REITs vs. Traditional Commercial Real Estate Investment

REITs vs. Traditional Commercial Real Estate Investment

So how exactly do real estate investment trusts compare to direct real estate investment? There are several ways we can compare and contrast the two:

 

REITs are the mutual funds/ETFs of the real estate world

As we described above, REITs give investors access to a multitude of properties through a trust. This means that REITs are more stable than direct real estate investment as one-off losses or gains will be balanced out by a larger portfolio. This also means that the potential for extreme gains with an REIT is generally lower than direct real estate investment. 

 

Direct commercial real estate investment gives investors all the power

If you own a piece of real estate, you are in full control of that asset.

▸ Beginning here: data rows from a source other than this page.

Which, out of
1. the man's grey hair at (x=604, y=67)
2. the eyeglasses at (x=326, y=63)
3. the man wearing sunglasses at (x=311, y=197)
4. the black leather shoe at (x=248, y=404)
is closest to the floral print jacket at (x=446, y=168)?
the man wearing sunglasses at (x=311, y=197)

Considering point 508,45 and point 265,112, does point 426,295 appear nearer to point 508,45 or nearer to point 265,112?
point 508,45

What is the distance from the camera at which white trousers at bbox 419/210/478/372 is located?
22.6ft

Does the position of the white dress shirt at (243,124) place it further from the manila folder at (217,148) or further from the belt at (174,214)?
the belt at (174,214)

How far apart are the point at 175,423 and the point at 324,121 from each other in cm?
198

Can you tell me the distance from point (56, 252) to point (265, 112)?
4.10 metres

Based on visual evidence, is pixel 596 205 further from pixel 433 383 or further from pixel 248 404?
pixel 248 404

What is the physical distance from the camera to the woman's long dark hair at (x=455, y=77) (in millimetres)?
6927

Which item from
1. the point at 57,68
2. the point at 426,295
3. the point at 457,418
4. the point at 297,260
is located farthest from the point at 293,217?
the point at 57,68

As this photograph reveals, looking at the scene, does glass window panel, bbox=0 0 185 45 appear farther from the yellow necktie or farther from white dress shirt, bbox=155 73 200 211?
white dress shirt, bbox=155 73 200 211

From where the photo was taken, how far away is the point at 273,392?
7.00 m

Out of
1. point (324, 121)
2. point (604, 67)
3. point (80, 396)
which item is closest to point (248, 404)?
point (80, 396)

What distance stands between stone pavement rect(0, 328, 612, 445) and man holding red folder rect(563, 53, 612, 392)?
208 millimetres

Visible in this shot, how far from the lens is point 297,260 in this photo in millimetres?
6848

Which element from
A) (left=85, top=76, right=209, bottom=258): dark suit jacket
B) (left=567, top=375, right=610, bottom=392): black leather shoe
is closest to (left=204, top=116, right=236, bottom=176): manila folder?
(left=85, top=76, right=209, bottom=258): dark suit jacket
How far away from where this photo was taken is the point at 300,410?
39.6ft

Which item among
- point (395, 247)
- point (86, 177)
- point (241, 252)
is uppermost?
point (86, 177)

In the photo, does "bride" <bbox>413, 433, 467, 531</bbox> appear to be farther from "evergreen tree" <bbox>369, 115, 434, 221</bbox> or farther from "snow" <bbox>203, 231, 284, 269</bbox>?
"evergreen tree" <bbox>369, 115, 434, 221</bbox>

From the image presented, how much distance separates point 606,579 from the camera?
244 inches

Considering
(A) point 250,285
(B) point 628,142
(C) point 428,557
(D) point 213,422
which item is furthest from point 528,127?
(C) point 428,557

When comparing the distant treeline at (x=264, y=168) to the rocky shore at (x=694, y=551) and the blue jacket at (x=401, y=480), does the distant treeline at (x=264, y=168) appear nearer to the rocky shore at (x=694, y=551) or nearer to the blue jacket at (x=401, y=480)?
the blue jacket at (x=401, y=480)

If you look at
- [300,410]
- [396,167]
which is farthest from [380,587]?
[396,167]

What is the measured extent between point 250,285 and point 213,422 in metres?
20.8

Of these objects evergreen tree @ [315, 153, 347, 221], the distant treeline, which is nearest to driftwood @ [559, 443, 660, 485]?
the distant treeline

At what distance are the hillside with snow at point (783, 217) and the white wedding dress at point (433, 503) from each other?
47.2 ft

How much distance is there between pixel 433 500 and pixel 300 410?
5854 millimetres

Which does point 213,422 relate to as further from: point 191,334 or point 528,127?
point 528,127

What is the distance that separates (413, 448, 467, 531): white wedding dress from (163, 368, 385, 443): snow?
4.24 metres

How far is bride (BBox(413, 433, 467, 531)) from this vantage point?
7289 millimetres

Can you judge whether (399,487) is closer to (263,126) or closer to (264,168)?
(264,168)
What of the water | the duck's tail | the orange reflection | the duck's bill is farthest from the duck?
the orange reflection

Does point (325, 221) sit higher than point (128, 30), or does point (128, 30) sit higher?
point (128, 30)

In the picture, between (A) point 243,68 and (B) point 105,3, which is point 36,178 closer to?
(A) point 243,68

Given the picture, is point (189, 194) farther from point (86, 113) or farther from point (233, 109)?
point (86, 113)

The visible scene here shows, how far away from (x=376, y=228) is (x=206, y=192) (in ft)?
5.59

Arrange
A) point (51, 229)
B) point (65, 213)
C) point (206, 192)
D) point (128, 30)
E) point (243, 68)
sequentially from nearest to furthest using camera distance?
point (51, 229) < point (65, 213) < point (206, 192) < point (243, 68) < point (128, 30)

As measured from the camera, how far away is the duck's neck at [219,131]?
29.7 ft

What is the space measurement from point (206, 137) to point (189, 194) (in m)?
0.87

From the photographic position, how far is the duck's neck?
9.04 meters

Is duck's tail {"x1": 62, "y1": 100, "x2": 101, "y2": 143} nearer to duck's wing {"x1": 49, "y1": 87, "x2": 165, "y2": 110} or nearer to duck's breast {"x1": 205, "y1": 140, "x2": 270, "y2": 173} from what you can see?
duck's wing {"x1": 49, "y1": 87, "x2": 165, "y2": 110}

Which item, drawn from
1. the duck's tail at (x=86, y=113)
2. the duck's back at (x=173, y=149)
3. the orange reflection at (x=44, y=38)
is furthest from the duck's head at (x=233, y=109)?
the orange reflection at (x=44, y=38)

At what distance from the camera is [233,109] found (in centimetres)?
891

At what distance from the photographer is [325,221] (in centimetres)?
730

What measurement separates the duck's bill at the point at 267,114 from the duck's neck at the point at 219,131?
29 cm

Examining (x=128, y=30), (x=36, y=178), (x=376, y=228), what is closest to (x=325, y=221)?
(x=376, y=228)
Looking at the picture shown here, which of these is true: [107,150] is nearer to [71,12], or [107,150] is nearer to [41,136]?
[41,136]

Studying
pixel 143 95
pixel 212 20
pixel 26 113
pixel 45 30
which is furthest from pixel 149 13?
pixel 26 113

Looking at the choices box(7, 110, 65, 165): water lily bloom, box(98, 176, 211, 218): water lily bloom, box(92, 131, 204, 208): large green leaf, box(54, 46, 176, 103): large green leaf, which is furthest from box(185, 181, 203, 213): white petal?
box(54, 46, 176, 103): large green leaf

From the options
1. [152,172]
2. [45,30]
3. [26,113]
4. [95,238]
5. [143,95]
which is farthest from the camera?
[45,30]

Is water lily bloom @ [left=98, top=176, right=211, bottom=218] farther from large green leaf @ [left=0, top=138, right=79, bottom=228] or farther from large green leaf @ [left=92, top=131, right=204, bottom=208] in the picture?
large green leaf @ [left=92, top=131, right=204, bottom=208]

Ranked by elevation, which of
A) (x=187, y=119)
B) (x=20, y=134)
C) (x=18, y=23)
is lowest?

You are free to buy, rent, renovate, or whatever else you might choose assuming you don’t have a contractual or legal obligation preventing such an action. REIT investors do not share this level of control or power. Instead, they buy into REITs which are managed by industry experts. A loss of control might be a non-starter for some investors, but the ability to diversify real estate holdings with REIT gives investors a much safer bet in the long term.

 

Direct real estate investment generally comes with a larger buy-in

REITs are extremely affordable. Much like stocks, bonds, or mutual funds, investors need only to be able to afford shares rather than making massive investments to purchase a real estate property. In this way, individuals and organizations of all levels of wealth can invest in the real estate market. This is a primary reason why REITs are perfect for individuals and small investors (more on this below).

 

REITs have guaranteed dividends

REITs have guaranteed dividends

Another huge advantage of REITs is that a minimum of 90% of all payouts must come by way of dividends. This is a legal obligation based on federal REIT law. It is important to note that according to investor.gov: “The shareholders of a REIT are responsible for paying taxes on the dividends and any capital gains they receive in connection with their investment in the REIT. Dividends paid by REITs generally are treated as ordinary income and are not entitled to the reduced tax rates on other types of corporate dividends.”

 

REITs Remain a Solid Investment Opportunity

REITs are not meant to replace a solid investment portfolio by way of a retirement account and/or traditional investment account. Instead, they should be thought of as a perfect supplement to those investment opportunities which allows individuals of all levels of available capital to invest in the real estate market. A few reasons why REITs will remain a great investment opportunity include:

 

  • Guaranteed dividends
  • Real estate investment without the need for industry expertise
  • REITs are completely hands off/passive (unlike direct real estate investment)
  • REITs are liquid just like stocks or other traditional investments. Again, this differs dramatically from typical real estate investments
  • A traditionally strong performance compared to other investments

 

Going Forward

REITs were first introduced in the early 1960’s, and they don’t show any signs of going away any time soon. In fact, the total monies invested in REITs around the world has exploded from $300 billion in 2003 to a massive $1.7 trillion in 2017. Real estate investment is not just for the wealthy or the connected thanks to REITs. Anyone looking to build equity or expand their investment portfolio should consider a real estate investment trust.